Data shown section start

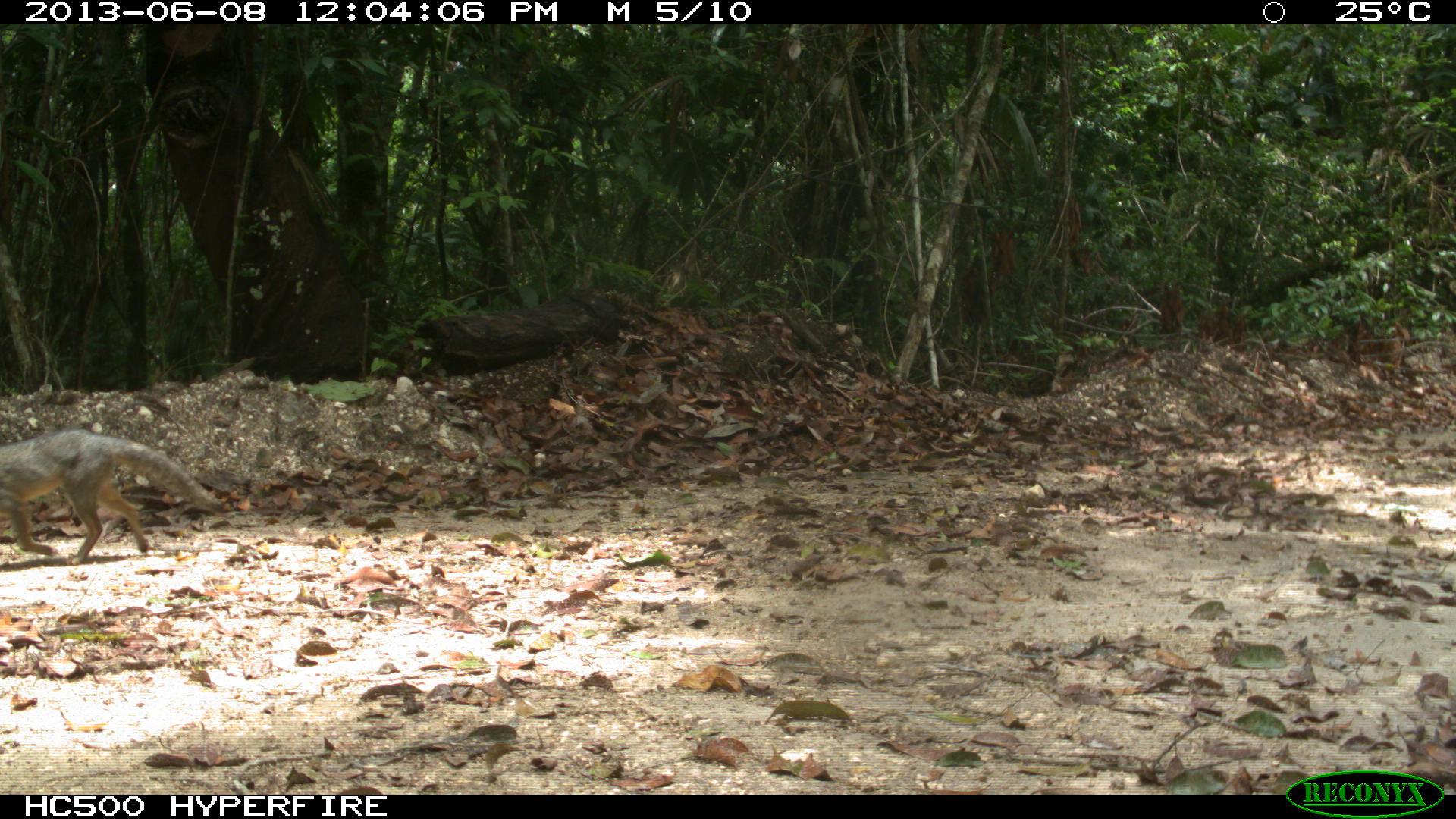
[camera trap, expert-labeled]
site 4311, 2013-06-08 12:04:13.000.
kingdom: Animalia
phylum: Chordata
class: Mammalia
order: Carnivora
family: Canidae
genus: Urocyon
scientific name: Urocyon cinereoargenteus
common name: gray fox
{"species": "Urocyon cinereoargenteus (gray fox)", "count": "1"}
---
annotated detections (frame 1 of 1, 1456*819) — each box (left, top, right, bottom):
urocyon cinereoargenteus: (1, 429, 223, 565)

Data shown section end

== Exercise instructions ==
Each line from the one containing "genus: Urocyon" through the last line of the entries above is to be returned exactly, and no others.

== Answer box ==
genus: Urocyon
scientific name: Urocyon cinereoargenteus
common name: gray fox
{"species": "Urocyon cinereoargenteus (gray fox)", "count": "1"}
---
annotated detections (frame 1 of 1, 1456*819) — each box (left, top, right, bottom):
urocyon cinereoargenteus: (1, 429, 223, 565)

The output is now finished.